揮発性有機化合物は、室温で容易に気化する化学物質である。使用中にも気化は起こるし、それほど頻繁ではないが保管中に気化が起こることもある。いったん気化すれば、揮発性有機化合物を吸い込む事態も容易に起こりうる。さらに、一部の揮発性有機化合物の気体は可燃性が高く、激しく爆発することがある。揮発性有機化合物の液体は、皮膚から吸収される可能性もある。
  揮発性有機化合物をきちんと管理するための最初のステップは、職場にどのような揮発性有機化合物があるか確認し、それぞれの量を正確に計ることである。労働安全衛生庁(OSHA)によると、事業者は従業員一人一人について空気サンプリングを行う必要があるという。
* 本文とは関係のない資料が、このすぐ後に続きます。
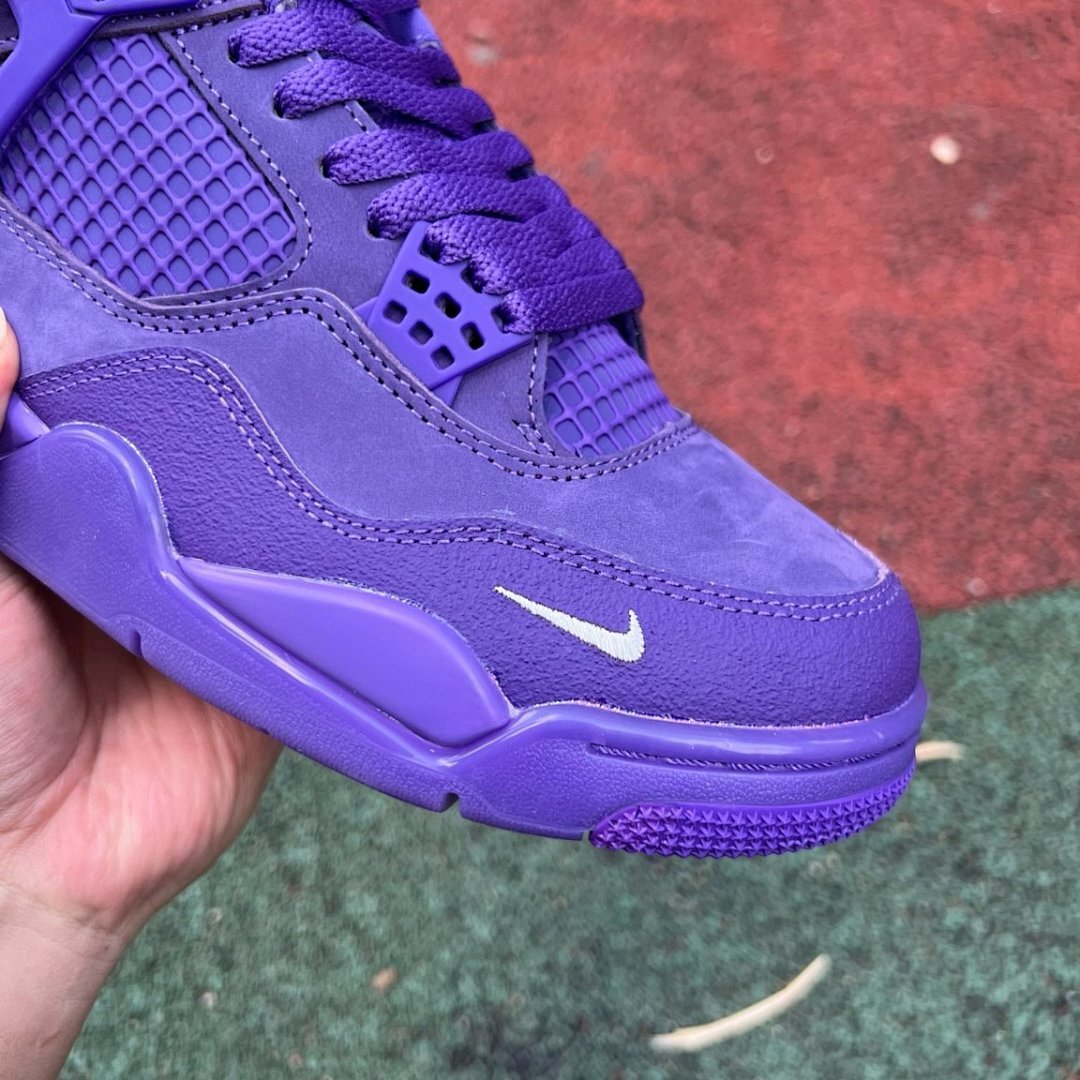 Travis Scott Air Jordan 4 Retro F&F Purple Suede Nike AJ4 Cactus Jack Exclusive Sneakers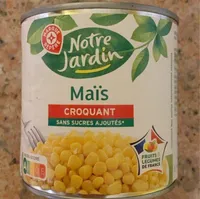 Mais croquant sans sucres ajoutés
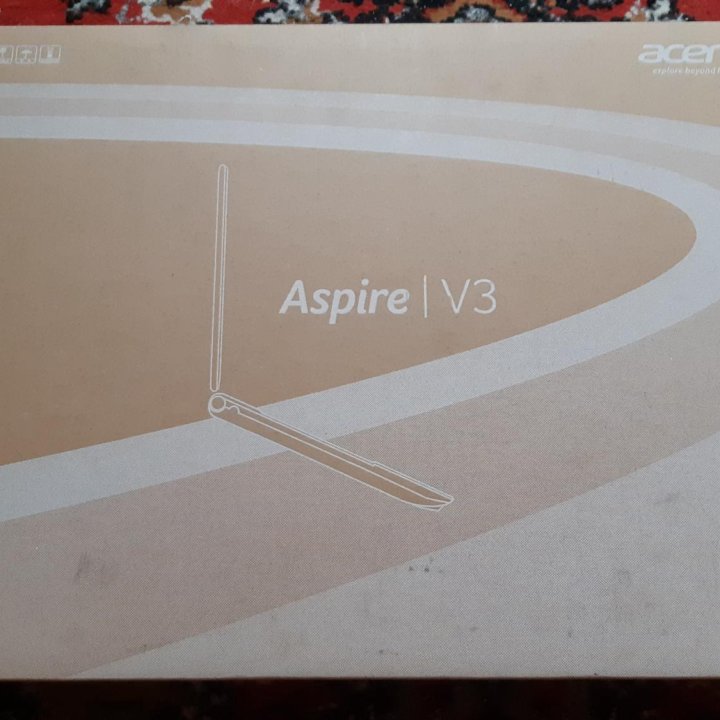 Коробка от ноутбука Acer Aspire V3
OSHAでは、調査は正確を期す必要があり、従業員のシフト時のばく露が反映されている必要がある、としている。
  労働者が規制で定められた許容暴露限界値(permissible exposure limit: PEL)を超えて化学物質にばく露する場合、OSHAは事業者に対し段階的な管理の実施、具体的には工学的管理、作業慣行、および個人用保護具の使用を義務付けている。
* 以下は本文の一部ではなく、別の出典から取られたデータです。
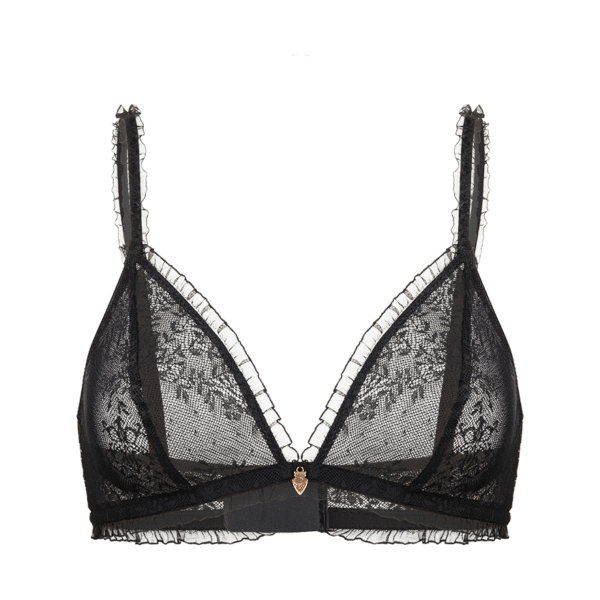 Mademoiselle Coco Cavalière Princess - zarter Triangel-BH schwarz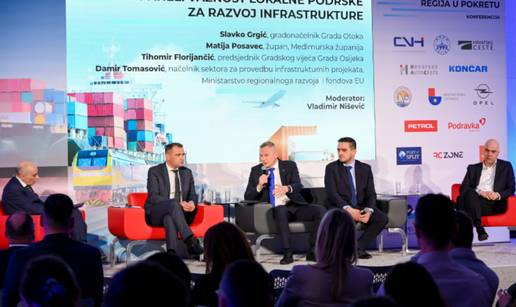 Konferencija 'Regija u pokretu': Hrvatska je veliki logistički hit, 6 mlrd. € ulaže se u željeznice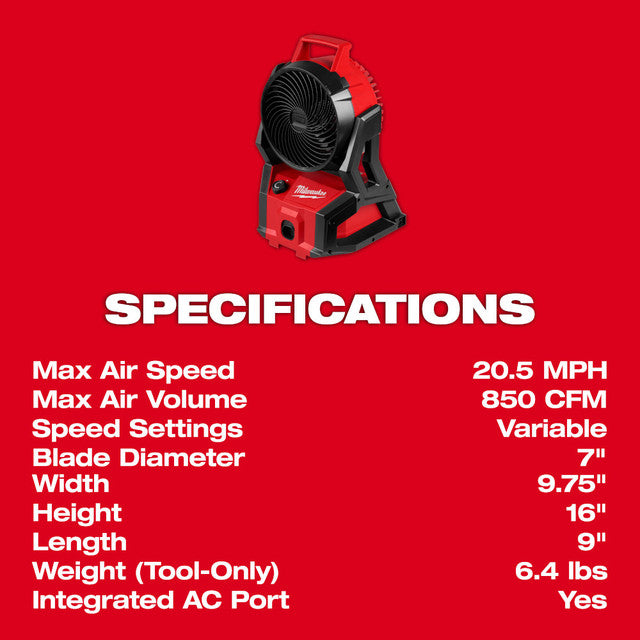 M18 Brushless Fan w/ PACKOUT Compatibility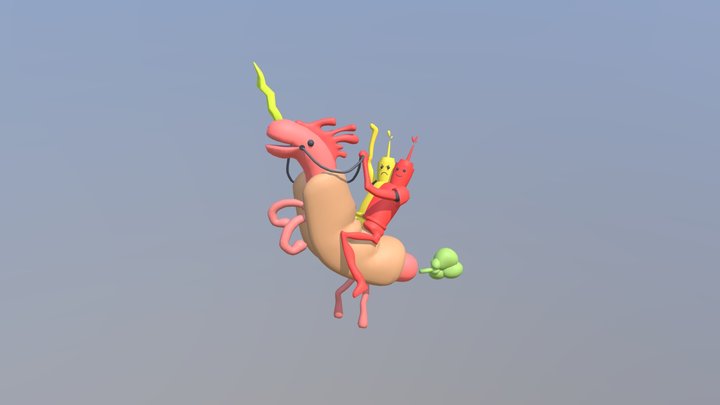 Dog 3D Model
  工学的管理は、一般的には換気である。通常、揮発性有機化合物に関して最も大切なことは、気化した揮発性有機化合物を労働者に吸入させないことなので、適切な換気は重要である。国立労働安全衛生研究所(NIOSH)のインダストリアルハイジニスト、リンダ・M.エーベルス(Lynda M. Ewers)は、「[吸入は]おそらく最も管理が難しい、しかし最もありふれたばく露の形態」だという。同氏によれば、工学的管理はある区域の全体換気でもよいし、囲まれた特定の工程を対象に局所排気による換気を行ってもよいという。たとえばスプレー塗装作業では、塗料用フードが使われている。
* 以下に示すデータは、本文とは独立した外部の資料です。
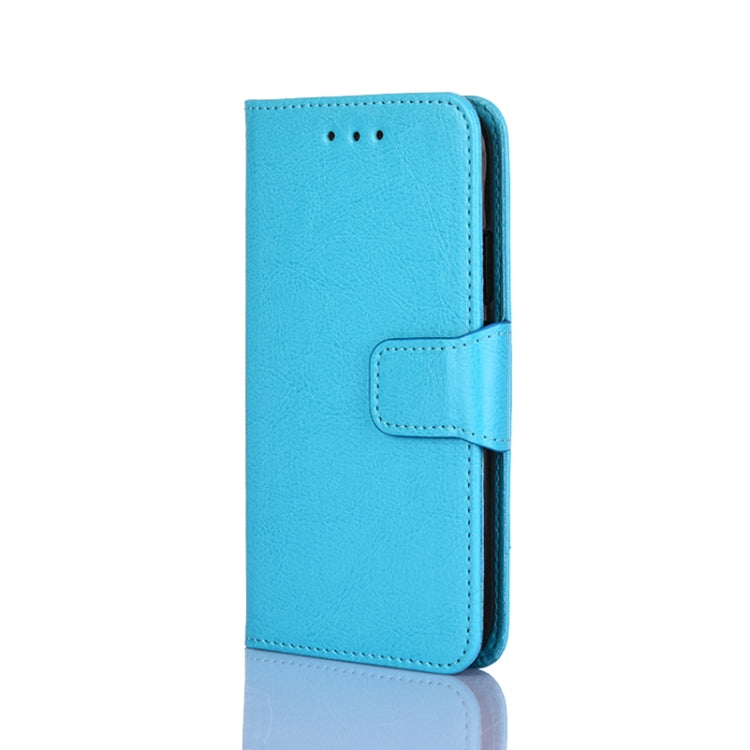 For Doogee X96 Pro Crystal Texture Horizontal Flip Leather Case with Holder & Card Slots & Wallet(Light Blue)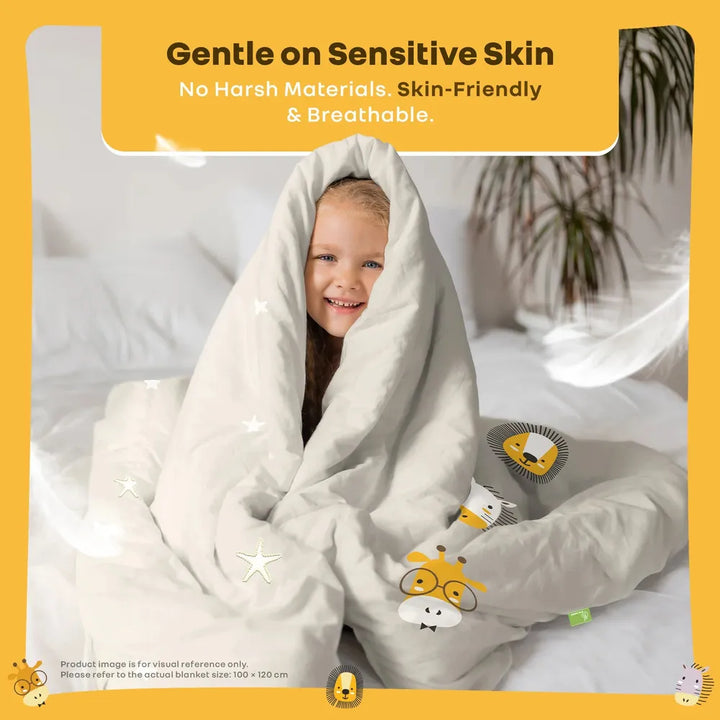 R for Rabbit Softkins Baby Comforter Blanket – Safari Beige | Ultra-Soft Dual-Sided Comfort | Breathable & Machine Washable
  作業慣行、すなわち作業管理では、一般に労働者が化学物質にばく露する時間を制限することに重点が置かれる。ただしエーベルス氏によれば、このようなアプローチが適切かどうかは、管理する対象によるという。「問題の揮発性有機化合物に安全なレベルがあり、そのレベルが達成可能な場合には、この種のアプローチを使うことで労働者のばく露を安全なレベル以下に抑えることができるでしょう。問題の揮発性有機化合物にそもそも安全なレベルが存在しない場合には、作業管理のアプローチを使用してはいけません」
  ばく露を減らすのに工学的管理と作業管理では不十分な場合には、適切な個人用保護具を使用する。選択肢としては手袋、呼吸用保護具、または耐薬品性防護服があり、対象となる揮発性有機化合物によって適切なものを選ぶ。
  最後の手段として複数の管理を組み合わせれば「労働者の安全は確保できるだろう」、とOSHAの担当者はいう。またOSHAでは、可能な場合には危険性の少ない物質を代わりに使うことを事業者に勧めている。